I've used ReAct-style patterns in an internal tool that queries our metrics database to answer ad-hoc business questions. The flow is: model reasons about what query to write, executes it, checks if the result looks plausible, optionally refines the query. It works well. But "works well" required about two weeks of iteration on the tool-use schema, error handling for bad SQL, a retry loop, output validation, and a lot of prompt tuning around how the model decides when a result is "plausible enough." This is not an afternoon project.
ToT I've only used experimentally. For most production applications I've seen, the added complexity doesn't justify the gains unless you're doing something genuinely hard — planning problems, multi-constraint optimization, the kind of thing where a single reasoning chain regularly paints itself into a corner. For most business logic classification, extraction, or generation tasks, well-designed CoT with good examples gets you most of the way there at a fraction of the complexity.

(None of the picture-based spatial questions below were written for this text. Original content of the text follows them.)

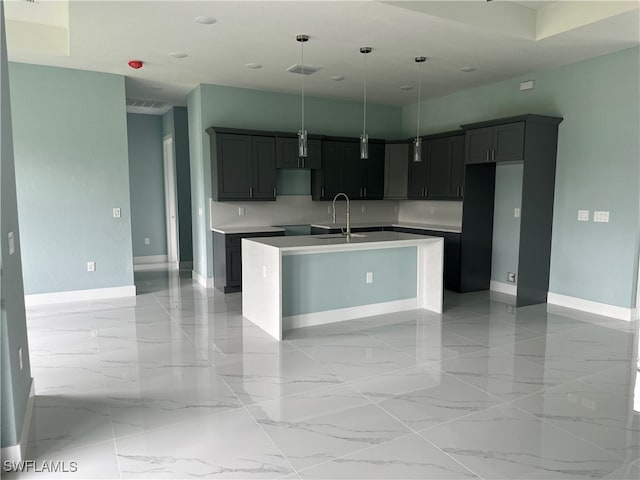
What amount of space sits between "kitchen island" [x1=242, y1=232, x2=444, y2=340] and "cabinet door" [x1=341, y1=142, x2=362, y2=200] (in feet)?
6.32

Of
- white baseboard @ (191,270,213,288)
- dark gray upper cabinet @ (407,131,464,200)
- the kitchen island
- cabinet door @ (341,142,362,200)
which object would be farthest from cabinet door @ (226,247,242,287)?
dark gray upper cabinet @ (407,131,464,200)

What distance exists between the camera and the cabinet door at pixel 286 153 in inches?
249

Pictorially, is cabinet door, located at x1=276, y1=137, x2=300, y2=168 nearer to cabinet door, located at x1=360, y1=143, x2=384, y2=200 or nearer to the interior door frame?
cabinet door, located at x1=360, y1=143, x2=384, y2=200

So if you're considering ToT: run a careful eval on CoT first. If CoT is getting you to 85%+ accuracy on your task and you need to push to 92%+, maybe ToT is worth the engineering investment. If CoT is getting you 60%, your examples and instructions need work before you reach for fancier techniques.
One area that doesn't get enough attention in the "advanced techniques" conversation is caching. If you're using Anthropic's API (Claude Sonnet or Opus), they support prompt caching on long system prompts and example blocks — you can dramatically reduce costs on repeated calls with the same base prompt.

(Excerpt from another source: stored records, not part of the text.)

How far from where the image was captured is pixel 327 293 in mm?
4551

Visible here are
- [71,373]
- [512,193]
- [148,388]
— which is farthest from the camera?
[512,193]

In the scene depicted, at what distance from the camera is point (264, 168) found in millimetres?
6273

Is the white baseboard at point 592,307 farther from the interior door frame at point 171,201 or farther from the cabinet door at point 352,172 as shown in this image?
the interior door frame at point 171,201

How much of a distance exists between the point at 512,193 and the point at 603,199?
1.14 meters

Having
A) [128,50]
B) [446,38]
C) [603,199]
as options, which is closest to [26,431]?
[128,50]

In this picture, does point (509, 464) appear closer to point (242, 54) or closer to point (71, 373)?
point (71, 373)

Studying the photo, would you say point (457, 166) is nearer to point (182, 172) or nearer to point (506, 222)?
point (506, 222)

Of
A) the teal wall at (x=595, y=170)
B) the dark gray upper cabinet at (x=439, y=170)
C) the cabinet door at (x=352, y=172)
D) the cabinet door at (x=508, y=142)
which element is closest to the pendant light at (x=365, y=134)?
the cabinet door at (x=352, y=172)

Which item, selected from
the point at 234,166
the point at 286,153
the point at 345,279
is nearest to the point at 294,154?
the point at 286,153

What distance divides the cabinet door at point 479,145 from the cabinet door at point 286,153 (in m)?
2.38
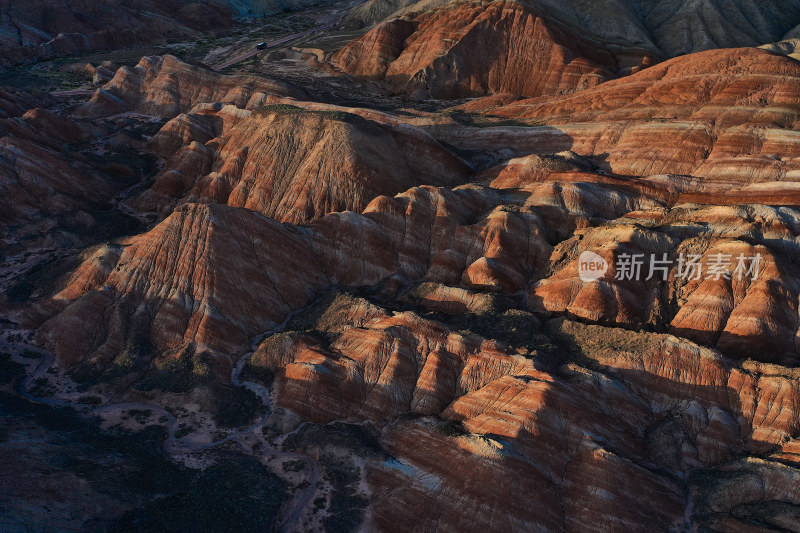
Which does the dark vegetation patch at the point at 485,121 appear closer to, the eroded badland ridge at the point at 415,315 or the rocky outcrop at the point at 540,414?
the eroded badland ridge at the point at 415,315

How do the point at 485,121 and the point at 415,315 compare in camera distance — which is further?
the point at 485,121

I'm not going to go deep on implementation here because the docs cover it well, but the architectural implication is important: it incentivizes you to move as much stable instruction content as possible into the system prompt or early turns, and keep the variable user input lean. This actually aligns well with good prompt structure anyway — long examples and detailed rules in the system prompt, just the raw input in the user turn.

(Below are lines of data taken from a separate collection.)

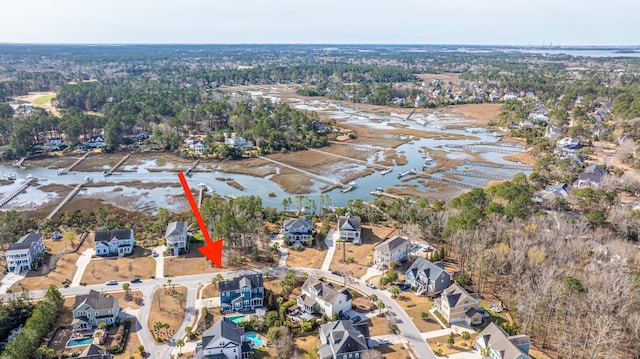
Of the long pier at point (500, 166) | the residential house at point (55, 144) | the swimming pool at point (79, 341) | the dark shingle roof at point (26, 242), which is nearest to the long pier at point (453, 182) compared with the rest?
the long pier at point (500, 166)

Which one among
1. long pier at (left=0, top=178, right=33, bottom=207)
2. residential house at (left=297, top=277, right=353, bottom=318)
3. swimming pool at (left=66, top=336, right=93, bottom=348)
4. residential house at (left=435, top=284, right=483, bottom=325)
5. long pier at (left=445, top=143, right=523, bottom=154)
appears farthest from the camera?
long pier at (left=445, top=143, right=523, bottom=154)

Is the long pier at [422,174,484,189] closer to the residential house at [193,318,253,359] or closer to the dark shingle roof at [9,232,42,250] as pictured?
the residential house at [193,318,253,359]

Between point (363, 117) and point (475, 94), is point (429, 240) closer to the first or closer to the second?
point (363, 117)

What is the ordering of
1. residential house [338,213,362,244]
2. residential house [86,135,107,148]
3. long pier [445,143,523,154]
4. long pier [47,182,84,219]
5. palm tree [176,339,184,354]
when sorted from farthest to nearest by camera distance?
residential house [86,135,107,148] < long pier [445,143,523,154] < long pier [47,182,84,219] < residential house [338,213,362,244] < palm tree [176,339,184,354]

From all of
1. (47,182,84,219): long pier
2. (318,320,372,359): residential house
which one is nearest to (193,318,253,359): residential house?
(318,320,372,359): residential house

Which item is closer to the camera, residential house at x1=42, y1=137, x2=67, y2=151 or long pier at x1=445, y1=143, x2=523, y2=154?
residential house at x1=42, y1=137, x2=67, y2=151

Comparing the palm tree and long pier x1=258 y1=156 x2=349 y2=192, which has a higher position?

One gotcha I hit: cache invalidation happens if you modify the system prompt at all. During active development I was tweaking examples constantly and wondering why I wasn't seeing cache hit rates. Obvious in retrospect. Keep a stable "production" prompt separate from your experimentation environment.
After all of this, here's my honest take on how to approach prompt engineering on a real project:
Start with zero-shot and understand why it fails. Don't jump to few-shot or CoT immediately. The failure modes of a zero-shot prompt tell you what examples to write and what reasoning steps to add. I wasted time writing five generic examples before I knew what edge cases I was actually dealing with.
When you add examples, make them diagnostic. Each example should cover a case that a naive prompt would get wrong. Three targeted examples beat ten generic ones.
Add CoT when you have multi-step reasoning or when intermediate conclusions are likely to cascade into downstream errors. Skip it for straightforward classification and extraction.
Don't reach for self-consistency or ToT until you've genuinely maxed out simpler approaches. Both are real tools but they come with real costs — latency, complexity, money. Most of the time, better instructions and better examples are the cheaper fix.
Build an eval set early. This sounds obvious but I kept skipping it "until things stabilized." Nothing stabilizes until you have numbers to stabilize against. Even 50 labeled examples you can run against automatically will save you from shipping regressions you didn't notice.
The prompt engineering field has a habit of making simple things sound mystical and making genuinely hard things sound like a quick trick. Neither is true. It's disciplined iteration, and the techniques above are just tools for that iteration — not shortcuts around it.